- _THE PROBLEM_: Rewrite the community council passage starting at the words "There was a" and stopping after "no doubt continue.", changing "housing schemes" to "housing developments".

- _SOURCE EXTRACT_:
There was a discussion on planning matters and the extent to which the community council should involve itself on applications in housing schemes etc. Tommy Hogg was of the opinion that they should pay a little more attention citing the occasions when people complain to the council after the event. Others were more reticent - a debate that will no doubt continue.

That's about it as remembered by this correspondent. No doubt more will appear in the local press but why not make a belated New Year resolution to attend at least one community council meeting yourself in 2010?

UPDATE Snow clearing in Queen's Park:

Two pictures of the contractors at work here and here.

Tuesday, January 12, 2010

Nairnshire New Year's day soccer 1842

Thanks to Irene Main MacKintosh for the following snippet that shows that football in Nairnshire goes back a bit further than one might think. Sounds like a great time was had by all and it makes the new millennium look dull by comparison.

- _DATA SEGMENT_:

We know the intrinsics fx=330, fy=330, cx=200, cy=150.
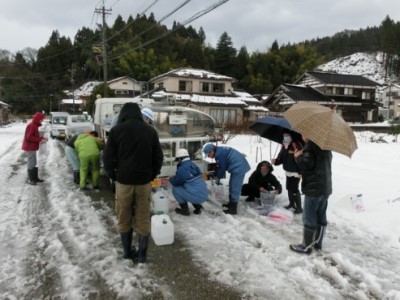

- _COMPLETED TASK_:
There was a discussion on planning matters and the extent to which the community council should involve itself on applications in housing developments etc. Tommy Hogg was of the opinion that they should pay a little more attention citing the occasions when people complain to the council after the event. Others were more reticent - a debate that will no doubt continue.